(Dataset records)
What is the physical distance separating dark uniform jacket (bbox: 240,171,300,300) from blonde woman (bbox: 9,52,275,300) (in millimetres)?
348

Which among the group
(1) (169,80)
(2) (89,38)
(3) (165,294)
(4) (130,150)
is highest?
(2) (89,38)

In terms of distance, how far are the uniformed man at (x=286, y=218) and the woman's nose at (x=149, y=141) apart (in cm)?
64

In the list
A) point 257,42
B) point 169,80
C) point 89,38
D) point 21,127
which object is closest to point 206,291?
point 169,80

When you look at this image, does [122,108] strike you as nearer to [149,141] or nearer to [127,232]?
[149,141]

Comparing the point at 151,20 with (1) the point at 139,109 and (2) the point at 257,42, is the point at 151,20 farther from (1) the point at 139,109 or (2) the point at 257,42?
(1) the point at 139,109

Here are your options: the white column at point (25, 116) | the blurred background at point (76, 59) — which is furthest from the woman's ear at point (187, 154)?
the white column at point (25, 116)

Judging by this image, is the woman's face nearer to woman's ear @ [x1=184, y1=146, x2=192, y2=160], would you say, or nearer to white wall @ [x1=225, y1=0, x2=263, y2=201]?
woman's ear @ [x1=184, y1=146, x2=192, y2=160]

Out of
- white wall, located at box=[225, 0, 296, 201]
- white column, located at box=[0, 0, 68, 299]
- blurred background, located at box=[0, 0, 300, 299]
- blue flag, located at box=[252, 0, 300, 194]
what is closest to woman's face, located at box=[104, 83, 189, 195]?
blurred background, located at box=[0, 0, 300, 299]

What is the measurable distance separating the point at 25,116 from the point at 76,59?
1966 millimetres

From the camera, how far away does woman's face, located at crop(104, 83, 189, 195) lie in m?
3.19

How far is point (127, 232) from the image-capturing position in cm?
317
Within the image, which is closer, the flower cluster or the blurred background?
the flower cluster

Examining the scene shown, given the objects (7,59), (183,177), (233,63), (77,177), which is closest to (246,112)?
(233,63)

## Brief
How many lines in the material above contain the word "distance"? Give only the number.

## Finished task
3